Around 1,500 Hindu refugees from Pakistan, who came to India to escape religious persecution in the Islamic nation, returned in the last 18 months after they failed to get citizenship due to strict government rules, as per reported in the Times of India. 25,000 Hindus from Pakistan are living for the last 10-15 years, awaiting to be granted citizenship in India. As per the reports, only 2,000 Pakistani Hindus have been given Indian citizenship in the last five years.
Currently, as per the rules of the Union Ministry of Home Affairs, the Pakistani passport has to be renewed along with a certificate from the Pakistani embassy as proof that the passport has been surrendered. The entire procedure costs 8,000 to 15,000 rupees per person. As informed by the president of Simant Lok Sangathan, Hindu Singh Sodha:
If it is a family of ten, then they end up spending more than Rs1 lakh at the Pakistan High Commission to get the passports renewed. These people come to India amid great financial hardships and to cough up such a high amount of money is not feasible.

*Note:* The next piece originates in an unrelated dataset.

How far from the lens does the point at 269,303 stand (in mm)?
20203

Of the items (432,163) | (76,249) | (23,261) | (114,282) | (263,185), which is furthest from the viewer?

Singh added that the families returned to Pakistan because they were exhausted of the money and resources required to fulfill the legal formalities required to acquire Indian citizenship.
The Citizenship Amendment Act (CAA) which sought to ease the process of giving citizenship to the persecuted Hindu and other minorities of Pakistan, Bangladesh, and Afghanistan was passed by the Parliament of India on December 11, 2019. However, rules under the CAA are not yet framed by the government. On August 3, 2022, BJP politician and Leader of Opposition in West Bengal assembly Suvendu Adhikari informed that he has been assured by the union Home Minister Amit Shah that CAA will be implemented after the booster dose drive of COVID-19 is over. The CAA has the provision to reduce the mandatory requirement of 11 years aggregate stay in India to be eligible for citizenship to five years for the persecuted minorities from the neighboring Islamic nations.
In October 2021, the BJP-led central government opposed the petition in the Delhi High Court which sought electricity connections for 200 Pakistani Hindu migrant families, living in Adarsh Nagar of Delhi. The Pakistani Hindu refugees were termed illegal encroachers by the government in court.